Cumhurbaşkanı ve Ak Parti Genel Başkanı Recep Tayyip Erdoğan kimsenin zulüm görmesine seyirci kalamayacaklarını belirterek, "Suriye toprakları içerisinde inim inim inleyen kardeşlerimizin yardımına koşmayı görev biliyoruz. Ülkemizin fiziki sınırları başkadır, bizim gönül sınırlarımız bambaşkadır. Bizim kimsenin topraklarında gözümüz yoktur. Gönül sınırlarımızda hiç kimsenin zulüm görmesine seyirci kalamayız. Mehmedim Afrin'e yürüyor. İdlib'e yürüyeceğiz inşallah" dedi.

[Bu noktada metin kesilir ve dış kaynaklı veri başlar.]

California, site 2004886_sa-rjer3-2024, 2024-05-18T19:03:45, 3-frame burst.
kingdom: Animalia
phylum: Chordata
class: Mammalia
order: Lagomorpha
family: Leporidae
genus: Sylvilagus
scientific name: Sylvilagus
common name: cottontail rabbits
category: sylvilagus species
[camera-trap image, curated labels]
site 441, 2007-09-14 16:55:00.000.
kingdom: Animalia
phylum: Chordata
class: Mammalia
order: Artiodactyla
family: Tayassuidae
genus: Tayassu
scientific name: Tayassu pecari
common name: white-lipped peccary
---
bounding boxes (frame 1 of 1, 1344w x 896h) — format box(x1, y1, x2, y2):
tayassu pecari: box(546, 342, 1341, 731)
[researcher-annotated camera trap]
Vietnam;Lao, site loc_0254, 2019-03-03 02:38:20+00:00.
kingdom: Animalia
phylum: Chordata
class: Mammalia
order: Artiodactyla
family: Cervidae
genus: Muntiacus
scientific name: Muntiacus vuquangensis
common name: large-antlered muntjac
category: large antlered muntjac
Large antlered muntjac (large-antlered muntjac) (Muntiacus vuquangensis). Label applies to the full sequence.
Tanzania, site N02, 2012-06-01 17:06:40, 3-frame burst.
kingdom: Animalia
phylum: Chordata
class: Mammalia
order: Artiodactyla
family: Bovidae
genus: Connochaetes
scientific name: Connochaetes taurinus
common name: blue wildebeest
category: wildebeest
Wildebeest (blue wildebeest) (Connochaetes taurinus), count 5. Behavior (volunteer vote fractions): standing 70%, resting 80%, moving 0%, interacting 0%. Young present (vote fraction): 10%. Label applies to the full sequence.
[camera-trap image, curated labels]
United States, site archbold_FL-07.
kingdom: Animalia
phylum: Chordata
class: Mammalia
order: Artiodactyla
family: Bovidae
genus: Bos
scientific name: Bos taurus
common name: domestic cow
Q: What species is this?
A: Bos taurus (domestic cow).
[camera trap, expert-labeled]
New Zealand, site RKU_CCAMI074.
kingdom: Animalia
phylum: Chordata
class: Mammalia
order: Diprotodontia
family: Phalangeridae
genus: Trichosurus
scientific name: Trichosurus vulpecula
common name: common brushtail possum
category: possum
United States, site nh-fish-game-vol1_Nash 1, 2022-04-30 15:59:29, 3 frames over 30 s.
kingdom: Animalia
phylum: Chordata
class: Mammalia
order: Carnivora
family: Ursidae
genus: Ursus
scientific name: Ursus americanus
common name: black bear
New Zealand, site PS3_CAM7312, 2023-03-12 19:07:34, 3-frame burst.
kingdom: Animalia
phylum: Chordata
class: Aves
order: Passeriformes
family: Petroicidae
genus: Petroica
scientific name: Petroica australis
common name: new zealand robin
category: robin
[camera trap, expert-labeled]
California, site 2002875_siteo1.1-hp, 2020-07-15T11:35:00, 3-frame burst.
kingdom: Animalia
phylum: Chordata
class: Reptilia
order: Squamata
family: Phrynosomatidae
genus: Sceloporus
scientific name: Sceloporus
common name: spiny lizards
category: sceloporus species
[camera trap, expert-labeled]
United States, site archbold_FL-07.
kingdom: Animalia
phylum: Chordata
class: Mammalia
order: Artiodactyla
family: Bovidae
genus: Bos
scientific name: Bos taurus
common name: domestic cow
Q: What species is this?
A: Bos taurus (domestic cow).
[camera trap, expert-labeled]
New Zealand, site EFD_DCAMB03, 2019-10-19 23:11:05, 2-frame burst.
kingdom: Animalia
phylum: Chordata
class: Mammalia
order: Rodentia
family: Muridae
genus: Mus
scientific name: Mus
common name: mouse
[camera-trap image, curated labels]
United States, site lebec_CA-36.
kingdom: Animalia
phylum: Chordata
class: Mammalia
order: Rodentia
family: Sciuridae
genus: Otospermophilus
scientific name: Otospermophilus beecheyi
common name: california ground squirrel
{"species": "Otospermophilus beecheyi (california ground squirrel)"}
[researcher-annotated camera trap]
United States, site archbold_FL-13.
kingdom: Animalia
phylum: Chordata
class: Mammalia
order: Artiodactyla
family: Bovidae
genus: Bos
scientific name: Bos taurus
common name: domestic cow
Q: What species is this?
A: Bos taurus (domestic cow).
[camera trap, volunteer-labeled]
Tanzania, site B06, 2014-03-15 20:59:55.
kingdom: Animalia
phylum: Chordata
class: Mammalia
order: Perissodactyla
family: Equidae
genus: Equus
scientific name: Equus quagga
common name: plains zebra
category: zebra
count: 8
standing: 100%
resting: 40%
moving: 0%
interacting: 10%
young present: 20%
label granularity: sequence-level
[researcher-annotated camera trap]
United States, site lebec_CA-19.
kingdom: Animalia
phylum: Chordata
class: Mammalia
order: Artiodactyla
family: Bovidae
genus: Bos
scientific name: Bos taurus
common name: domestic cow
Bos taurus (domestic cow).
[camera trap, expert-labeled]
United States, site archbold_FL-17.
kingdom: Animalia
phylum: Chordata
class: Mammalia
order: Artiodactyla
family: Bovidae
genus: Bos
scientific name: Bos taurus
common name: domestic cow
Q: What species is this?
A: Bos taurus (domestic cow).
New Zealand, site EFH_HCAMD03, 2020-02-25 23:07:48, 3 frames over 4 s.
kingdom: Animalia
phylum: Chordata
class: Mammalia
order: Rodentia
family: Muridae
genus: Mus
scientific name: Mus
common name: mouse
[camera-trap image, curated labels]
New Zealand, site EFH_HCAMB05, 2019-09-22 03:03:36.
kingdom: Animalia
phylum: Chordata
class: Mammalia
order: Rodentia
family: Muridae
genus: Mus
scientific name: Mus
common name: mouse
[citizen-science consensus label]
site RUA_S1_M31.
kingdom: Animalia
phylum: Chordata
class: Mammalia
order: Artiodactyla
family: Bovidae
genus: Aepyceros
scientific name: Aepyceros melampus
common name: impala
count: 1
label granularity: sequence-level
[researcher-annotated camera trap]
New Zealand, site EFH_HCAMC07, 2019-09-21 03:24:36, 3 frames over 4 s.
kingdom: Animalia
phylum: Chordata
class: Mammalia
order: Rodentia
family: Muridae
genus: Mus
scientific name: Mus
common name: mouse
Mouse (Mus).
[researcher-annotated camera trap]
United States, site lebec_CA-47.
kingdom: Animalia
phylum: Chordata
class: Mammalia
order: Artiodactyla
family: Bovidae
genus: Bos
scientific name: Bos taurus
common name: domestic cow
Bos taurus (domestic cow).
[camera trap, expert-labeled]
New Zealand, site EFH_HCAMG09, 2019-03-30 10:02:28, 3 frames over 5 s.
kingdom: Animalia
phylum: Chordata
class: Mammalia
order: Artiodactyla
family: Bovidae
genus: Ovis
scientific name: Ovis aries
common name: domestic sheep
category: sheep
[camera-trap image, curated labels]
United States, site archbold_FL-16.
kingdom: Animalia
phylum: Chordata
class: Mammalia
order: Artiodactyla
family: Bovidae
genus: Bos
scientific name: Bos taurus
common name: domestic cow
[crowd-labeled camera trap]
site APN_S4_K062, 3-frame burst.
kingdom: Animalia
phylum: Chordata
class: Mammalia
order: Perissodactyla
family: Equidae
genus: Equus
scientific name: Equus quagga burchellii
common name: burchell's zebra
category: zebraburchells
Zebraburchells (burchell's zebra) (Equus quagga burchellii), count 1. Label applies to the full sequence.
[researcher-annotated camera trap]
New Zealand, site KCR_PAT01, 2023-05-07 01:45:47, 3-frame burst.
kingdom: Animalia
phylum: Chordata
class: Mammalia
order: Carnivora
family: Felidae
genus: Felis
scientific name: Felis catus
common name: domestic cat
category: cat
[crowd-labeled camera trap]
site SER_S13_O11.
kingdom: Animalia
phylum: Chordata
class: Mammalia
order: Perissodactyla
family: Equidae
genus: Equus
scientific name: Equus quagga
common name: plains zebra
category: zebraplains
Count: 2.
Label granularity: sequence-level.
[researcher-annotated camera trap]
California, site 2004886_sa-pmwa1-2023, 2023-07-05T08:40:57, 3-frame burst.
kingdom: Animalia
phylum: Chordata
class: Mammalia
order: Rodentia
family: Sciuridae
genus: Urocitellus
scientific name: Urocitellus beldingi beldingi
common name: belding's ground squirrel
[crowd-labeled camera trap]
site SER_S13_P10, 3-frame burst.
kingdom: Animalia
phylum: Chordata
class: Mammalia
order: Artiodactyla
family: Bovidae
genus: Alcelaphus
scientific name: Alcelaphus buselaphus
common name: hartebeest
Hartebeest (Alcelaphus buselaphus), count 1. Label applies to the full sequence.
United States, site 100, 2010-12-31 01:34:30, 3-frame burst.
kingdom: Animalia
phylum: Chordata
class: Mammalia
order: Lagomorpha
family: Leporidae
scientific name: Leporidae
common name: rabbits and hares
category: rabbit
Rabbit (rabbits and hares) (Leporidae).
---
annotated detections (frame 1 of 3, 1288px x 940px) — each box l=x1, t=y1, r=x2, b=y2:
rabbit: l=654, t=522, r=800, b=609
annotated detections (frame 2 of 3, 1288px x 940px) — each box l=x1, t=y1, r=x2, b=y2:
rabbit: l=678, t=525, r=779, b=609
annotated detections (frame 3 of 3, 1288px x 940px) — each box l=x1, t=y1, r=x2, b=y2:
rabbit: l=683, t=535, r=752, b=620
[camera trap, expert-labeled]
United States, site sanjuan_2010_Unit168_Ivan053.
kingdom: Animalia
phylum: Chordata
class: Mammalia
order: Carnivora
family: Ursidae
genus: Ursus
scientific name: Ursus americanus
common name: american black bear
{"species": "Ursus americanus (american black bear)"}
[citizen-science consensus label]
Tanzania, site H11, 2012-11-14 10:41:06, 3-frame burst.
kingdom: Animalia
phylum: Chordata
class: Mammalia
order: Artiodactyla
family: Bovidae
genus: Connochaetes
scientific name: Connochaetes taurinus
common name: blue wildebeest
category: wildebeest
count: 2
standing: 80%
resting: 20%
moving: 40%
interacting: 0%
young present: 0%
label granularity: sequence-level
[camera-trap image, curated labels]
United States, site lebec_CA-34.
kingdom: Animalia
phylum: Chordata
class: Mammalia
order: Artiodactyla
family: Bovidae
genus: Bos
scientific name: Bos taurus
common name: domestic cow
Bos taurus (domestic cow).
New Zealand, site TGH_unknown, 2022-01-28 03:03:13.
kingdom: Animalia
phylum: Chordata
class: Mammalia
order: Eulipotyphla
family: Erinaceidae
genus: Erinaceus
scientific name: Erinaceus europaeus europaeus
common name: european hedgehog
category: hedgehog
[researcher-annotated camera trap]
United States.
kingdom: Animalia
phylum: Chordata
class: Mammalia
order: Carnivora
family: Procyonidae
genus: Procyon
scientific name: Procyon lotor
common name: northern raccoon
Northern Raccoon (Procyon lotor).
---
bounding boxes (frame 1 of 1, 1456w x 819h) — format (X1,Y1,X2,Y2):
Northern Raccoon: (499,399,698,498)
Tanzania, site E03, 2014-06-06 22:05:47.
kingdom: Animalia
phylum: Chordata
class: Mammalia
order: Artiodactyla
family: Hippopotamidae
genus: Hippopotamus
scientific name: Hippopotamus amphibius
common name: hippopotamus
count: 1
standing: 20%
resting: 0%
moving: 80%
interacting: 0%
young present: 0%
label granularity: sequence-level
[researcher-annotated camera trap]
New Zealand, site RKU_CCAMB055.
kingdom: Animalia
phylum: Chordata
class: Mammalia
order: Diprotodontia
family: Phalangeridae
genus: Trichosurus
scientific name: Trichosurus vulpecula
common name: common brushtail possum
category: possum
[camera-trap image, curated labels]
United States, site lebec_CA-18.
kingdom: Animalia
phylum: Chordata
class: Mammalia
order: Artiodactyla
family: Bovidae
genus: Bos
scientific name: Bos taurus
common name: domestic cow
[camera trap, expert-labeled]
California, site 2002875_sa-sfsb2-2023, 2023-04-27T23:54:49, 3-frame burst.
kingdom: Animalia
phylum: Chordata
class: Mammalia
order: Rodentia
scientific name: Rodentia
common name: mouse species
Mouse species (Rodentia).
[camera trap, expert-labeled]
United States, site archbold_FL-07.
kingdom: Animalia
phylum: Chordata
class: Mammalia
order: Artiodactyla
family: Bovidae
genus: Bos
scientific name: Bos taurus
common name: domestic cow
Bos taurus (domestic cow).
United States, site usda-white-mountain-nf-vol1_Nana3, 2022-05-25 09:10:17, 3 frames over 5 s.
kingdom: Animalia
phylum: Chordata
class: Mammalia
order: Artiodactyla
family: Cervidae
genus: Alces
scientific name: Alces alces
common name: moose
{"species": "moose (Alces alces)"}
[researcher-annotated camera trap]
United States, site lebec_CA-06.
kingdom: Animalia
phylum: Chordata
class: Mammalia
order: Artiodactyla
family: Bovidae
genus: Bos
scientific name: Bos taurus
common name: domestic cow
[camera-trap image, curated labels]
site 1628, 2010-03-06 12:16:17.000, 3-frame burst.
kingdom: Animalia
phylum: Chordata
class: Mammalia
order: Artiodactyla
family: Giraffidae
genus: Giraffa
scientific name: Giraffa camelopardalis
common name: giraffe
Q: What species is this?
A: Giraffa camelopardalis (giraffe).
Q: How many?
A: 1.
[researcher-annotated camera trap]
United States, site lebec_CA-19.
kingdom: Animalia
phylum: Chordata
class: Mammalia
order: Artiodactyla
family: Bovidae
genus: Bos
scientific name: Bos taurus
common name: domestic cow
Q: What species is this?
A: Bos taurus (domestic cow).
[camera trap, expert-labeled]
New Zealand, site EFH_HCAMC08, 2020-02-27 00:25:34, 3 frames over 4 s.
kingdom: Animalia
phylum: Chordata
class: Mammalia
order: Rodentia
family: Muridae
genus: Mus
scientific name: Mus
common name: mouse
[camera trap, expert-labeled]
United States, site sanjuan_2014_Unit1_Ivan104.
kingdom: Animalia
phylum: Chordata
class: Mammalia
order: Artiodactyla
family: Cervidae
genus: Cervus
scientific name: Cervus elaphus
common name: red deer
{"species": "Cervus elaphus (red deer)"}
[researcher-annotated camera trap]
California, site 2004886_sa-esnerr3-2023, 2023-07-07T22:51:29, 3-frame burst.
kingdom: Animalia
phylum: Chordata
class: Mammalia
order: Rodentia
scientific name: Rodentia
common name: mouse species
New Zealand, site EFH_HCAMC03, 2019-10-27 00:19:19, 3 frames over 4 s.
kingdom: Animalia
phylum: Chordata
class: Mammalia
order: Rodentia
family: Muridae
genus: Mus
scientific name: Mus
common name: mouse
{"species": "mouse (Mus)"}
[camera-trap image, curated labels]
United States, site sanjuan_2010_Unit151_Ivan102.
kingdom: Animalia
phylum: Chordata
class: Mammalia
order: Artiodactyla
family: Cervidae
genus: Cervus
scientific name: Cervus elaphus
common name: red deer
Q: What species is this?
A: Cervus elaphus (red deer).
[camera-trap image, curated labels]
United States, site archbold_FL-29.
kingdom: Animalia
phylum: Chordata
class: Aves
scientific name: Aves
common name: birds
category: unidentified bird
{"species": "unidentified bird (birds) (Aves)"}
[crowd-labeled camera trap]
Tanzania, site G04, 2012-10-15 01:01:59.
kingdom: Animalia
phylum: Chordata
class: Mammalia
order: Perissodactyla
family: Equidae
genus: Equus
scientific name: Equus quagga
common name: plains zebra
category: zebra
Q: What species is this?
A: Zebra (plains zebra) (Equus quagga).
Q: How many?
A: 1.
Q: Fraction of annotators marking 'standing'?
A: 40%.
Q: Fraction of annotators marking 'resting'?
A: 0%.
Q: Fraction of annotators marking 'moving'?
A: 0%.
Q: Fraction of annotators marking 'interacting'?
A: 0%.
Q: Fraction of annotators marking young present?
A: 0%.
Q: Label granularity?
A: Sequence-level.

Cumhurbaşkanı ve Ak Parti Genel Başkanı Recep Tayyip Erdoğan, İzmit Yahya Kaptan Mahallesi'nde bulunan Şehit Polis Recep Topaloğlu Spor Salonu'nda gerçekleştirilen Ak Parti Kocaeli Gençlik Kolları Kongresi'ne katıldı. Cumhurbaşkanı Erdoğan önce salonun yanında bulunan Yahya Kaptan Pazar Alanı'nda toplanan binlerce kişiye seslendikten sonra salona geçti. Seçimlerde Kocaeli'den çok büyük destek beklediğini belirten Cumhurbaşkanı Erdoğan, "2019 çok önemli. Her şeyden önce 2023'ün adeta habercisi bir seçim yaşayacağız. Şayet 2019'u sağlam alamazsak gelecek zor olur. Ak Parti tek başına iktidar olamayınca kimlerin el ovuşturmaya, kimlerin göbek atıp oynamaya başladığını hep birlikte gördük ve yaşadık. Neyse ki milletimizin sağ duyusu, irfanı, metaneti sayesinde bu sıkıntılı dönemi kısa sürede geride bıraktık. Kasım ayından itibaren yeniden asli gündemimize döndük. 2012-2014-2015'te farklı yol ve yöntemlerle başaramadıklarını 15 Temmuz'da silah zoruyla başarmaya kalktılar. O güne kadar sözünü sandıkta söyleyen, gövdesini seçim meydanlarında gösteren milletimiz, bir anda meydanlara, sokaklara ölümüne caddelere dolun dediğimizde hamdolsun köprüleri, darbecilerin yuvalandığı her yeri FETÖ'cülere, hainlere dar etti bu millet" dedi.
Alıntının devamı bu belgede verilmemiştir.